Ref: Gretton et al., "A Kernel Two-Sample Test", https://jmlr.org/papers/volume13/gretton12a/gretton12a.pdf

Parameters:

Name Type Description Default
bandwidth_multipliers list[float] | None

Scale factors applied to the base bandwidth. With median heuristic, these are relative to the median. Without, these are absolute bandwidth values.

None
use_median_heuristic bool

Adaptive bandwidth via median heuristic (True) or fixed absolute bandwidths (False).

True
Source code in src/versatil/metrics/kernels.py
def __init__(
    self,
    bandwidth_multipliers: list[float] | None = None,
    use_median_heuristic: bool = True,
):
    super().__init__(use_median_heuristic=use_median_heuristic)
    if bandwidth_multipliers is None:
        bandwidth_multipliers = [0.2, 0.5, 1.0, 2.0, 5.0]
    self.bandwidth_multipliers = bandwidth_multipliers

forward

forward(x, y, bandwidth=None)

Compute multi-scale RBF kernel matrix.

Parameters:

Name Type Description Default
x Tensor

First point set, shape (N, D).

required
y Tensor

Second point set, shape (M, D).

required
bandwidth float | None

Pre-resolved base bandwidth. When None, computed from cat(x, y). See MMDKernel.resolve_base_bandwidth.

None

Returns:

Type Description
Tensor

Kernel matrix, shape (N, M).

Source code in src/versatil/metrics/kernels.py
def forward(
    self,
    x: torch.Tensor,
    y: torch.Tensor,
    bandwidth: float | None = None,
) -> torch.Tensor:
    """Compute multi-scale RBF kernel matrix.

    Args:
        x: First point set, shape (N, D).
        y: Second point set, shape (M, D).
        bandwidth: Pre-resolved base bandwidth. When None, computed
            from cat(x, y). See MMDKernel.resolve_base_bandwidth.

    Returns:
        Kernel matrix, shape (N, M).
    """
    if bandwidth is None:
        bandwidth = self.resolve_base_bandwidth(torch.cat([x, y], dim=0))
    dist_sq = self.compute_pairwise_squared_distances(x, y)
    kernel = torch.zeros_like(dist_sq)
    for multiplier in self.bandwidth_multipliers:
        scaled_bandwidth = multiplier * bandwidth
        kernel = kernel + torch.exp(-dist_sq / scaled_bandwidth)
    kernel = kernel / len(self.bandwidth_multipliers)
    return kernel

IMQKernel

IMQKernel(bandwidth_multipliers=None, use_median_heuristic=True)

Bases: MMDKernel

Multi-scale Inverse Multiquadratic kernel.

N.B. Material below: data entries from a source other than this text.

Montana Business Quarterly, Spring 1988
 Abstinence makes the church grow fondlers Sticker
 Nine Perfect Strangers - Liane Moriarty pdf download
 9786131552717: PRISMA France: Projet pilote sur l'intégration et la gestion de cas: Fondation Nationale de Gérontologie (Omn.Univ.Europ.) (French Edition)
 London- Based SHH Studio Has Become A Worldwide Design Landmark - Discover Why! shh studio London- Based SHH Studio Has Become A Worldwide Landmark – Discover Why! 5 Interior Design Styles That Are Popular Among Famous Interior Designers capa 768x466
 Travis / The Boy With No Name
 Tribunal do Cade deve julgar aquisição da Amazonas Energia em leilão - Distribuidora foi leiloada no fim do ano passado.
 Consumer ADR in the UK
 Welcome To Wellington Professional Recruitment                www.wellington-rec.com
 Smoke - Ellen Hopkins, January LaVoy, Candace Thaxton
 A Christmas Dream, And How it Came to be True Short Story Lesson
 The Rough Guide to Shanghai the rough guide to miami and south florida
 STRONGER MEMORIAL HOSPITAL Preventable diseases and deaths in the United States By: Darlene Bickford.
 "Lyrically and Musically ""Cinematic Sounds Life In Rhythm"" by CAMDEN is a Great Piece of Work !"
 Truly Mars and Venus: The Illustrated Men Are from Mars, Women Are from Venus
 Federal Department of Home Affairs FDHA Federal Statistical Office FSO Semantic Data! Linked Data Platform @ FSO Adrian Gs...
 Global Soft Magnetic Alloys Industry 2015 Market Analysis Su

K(x, y) = (1/S) * sum_i C_i / (C_i + ||x-y||^2)

With median heuristic (default): C_i = s_i * 2 * median_dist^2. With fixed bandwidth: C_i = s_i directly. WAE (Tolstikhin et al. 2018) recommends C = 2 * latent_dim for a standard Gaussian prior, so pass bandwidth_multipliers=[2 * latent_dim] with use_median_heuristic=False.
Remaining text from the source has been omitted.